Data extracted from a collection:

※

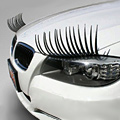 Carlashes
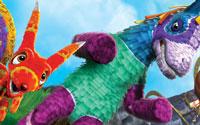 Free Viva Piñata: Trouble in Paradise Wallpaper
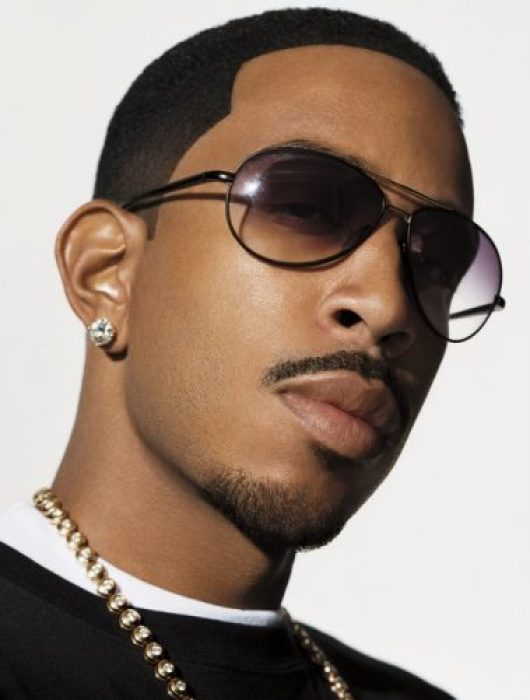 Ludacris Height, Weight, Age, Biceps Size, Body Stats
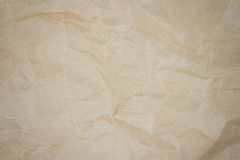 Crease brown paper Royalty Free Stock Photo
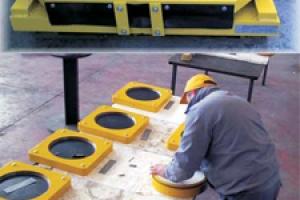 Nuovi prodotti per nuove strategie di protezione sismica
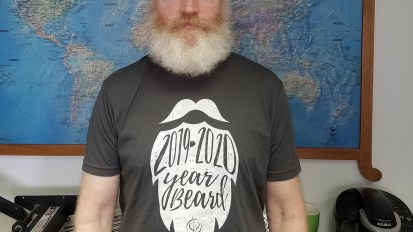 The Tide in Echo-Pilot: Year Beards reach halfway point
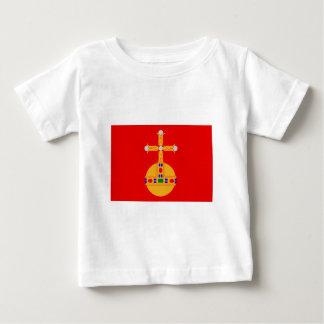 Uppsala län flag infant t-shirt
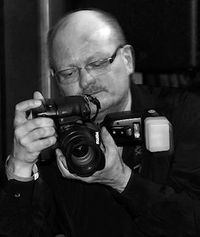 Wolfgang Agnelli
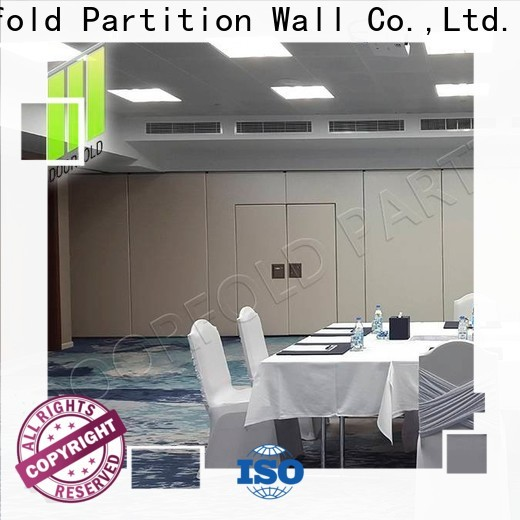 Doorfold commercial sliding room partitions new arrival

※

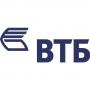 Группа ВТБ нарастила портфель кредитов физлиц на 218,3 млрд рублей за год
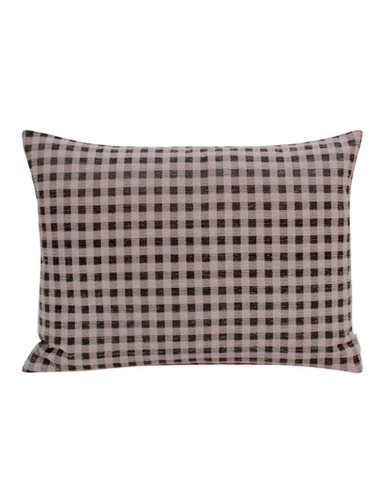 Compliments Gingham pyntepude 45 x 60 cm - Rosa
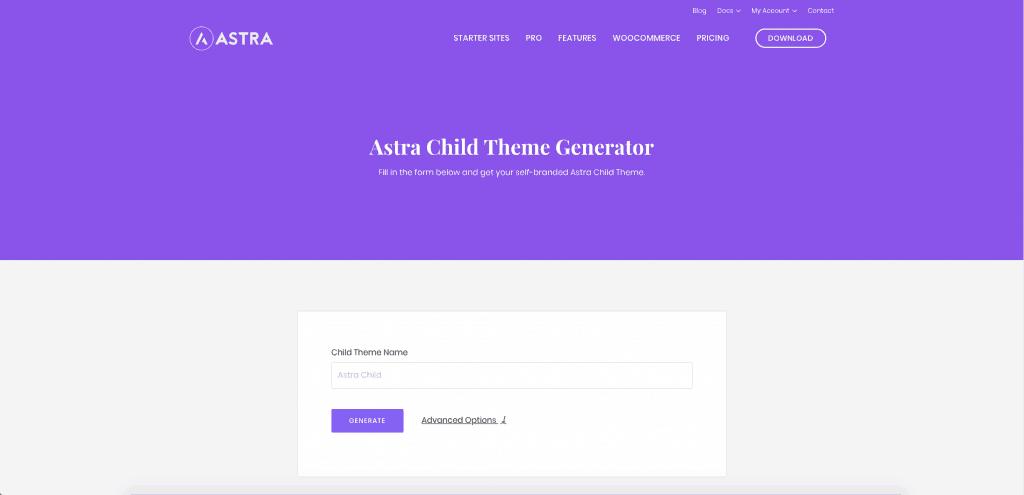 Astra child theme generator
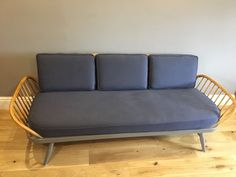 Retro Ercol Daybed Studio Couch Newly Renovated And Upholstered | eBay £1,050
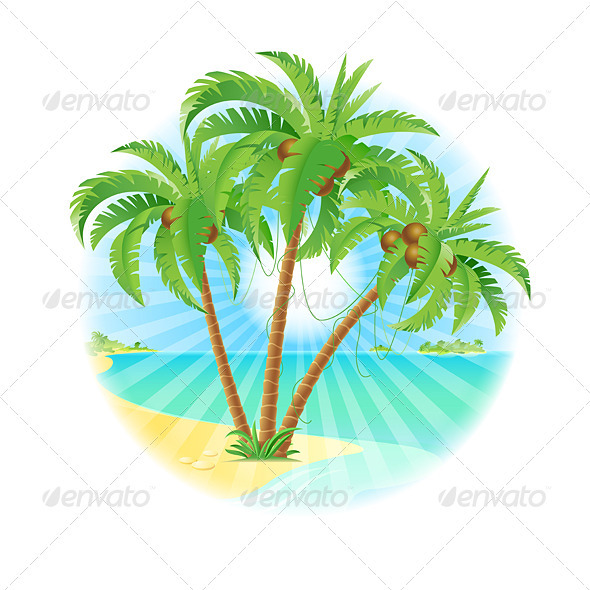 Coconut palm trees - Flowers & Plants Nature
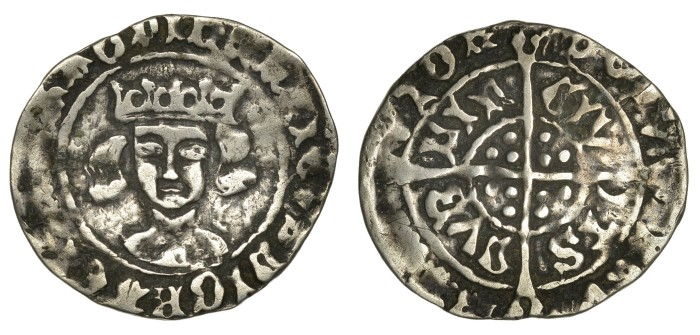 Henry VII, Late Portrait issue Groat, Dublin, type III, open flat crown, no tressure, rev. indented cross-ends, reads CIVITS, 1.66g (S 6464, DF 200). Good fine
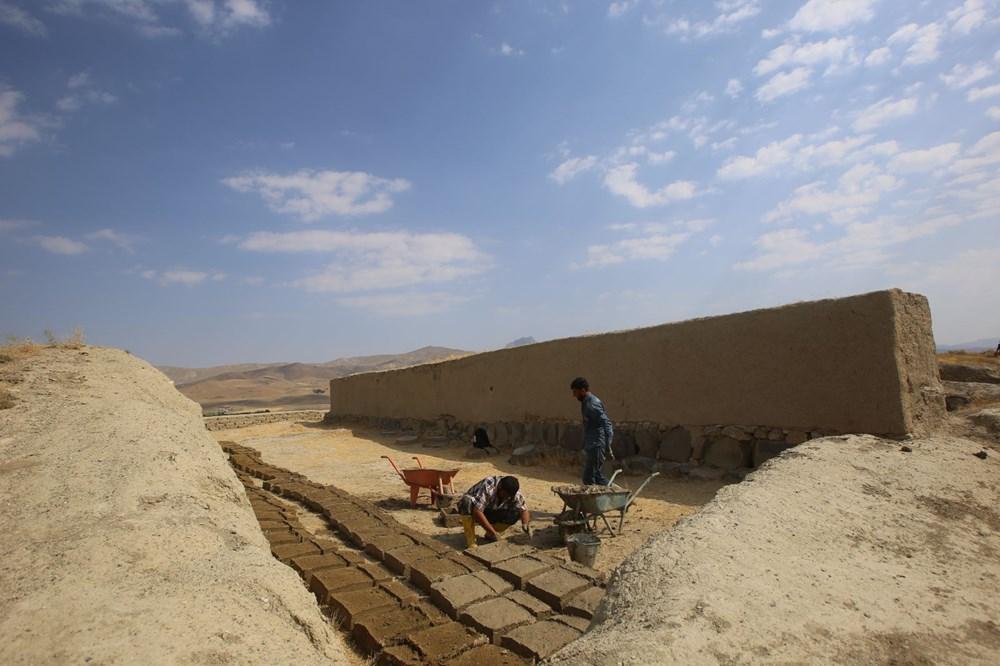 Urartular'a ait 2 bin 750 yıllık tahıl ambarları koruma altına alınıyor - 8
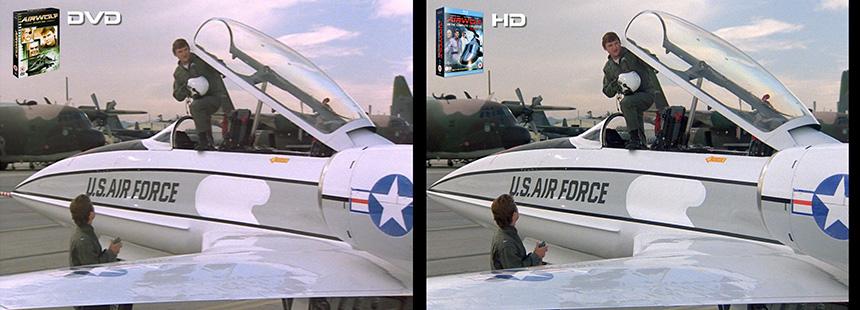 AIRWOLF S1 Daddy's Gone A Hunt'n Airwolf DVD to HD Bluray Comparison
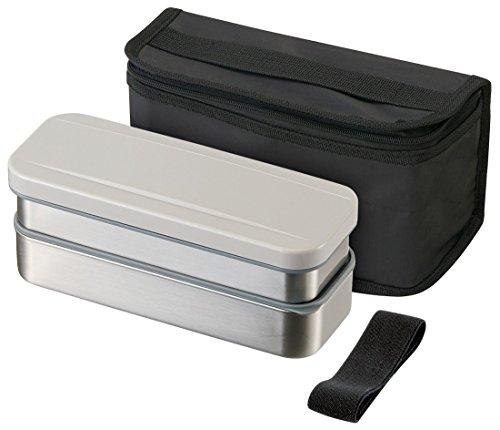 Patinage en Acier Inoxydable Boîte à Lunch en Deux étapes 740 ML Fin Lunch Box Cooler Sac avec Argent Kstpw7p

※

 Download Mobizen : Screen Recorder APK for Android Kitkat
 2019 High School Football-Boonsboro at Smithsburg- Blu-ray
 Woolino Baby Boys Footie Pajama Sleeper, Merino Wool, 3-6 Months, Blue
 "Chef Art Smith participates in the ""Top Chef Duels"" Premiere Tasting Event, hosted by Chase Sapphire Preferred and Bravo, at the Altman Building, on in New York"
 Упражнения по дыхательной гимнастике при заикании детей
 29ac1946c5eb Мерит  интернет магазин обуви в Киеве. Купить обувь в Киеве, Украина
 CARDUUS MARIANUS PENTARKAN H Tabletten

※

Exactly the lines above, from the one containing "Urartular'a ait 2" down to the one containing "Patinage en Acier", are to be repeated, including both ends. Pictures are not part of the copy.

OUTPUT FOR THIS EXERCISE
 Urartular'a ait 2 bin 750 yıllık tahıl ambarları koruma altına alınıyor - 8
 AIRWOLF S1 Daddy's Gone A Hunt'n Airwolf DVD to HD Bluray Comparison
 Patinage en Acier Inoxydable Boîte à Lunch en Deux étapes 740 ML Fin Lunch Box Cooler Sac avec Argent Kstpw7p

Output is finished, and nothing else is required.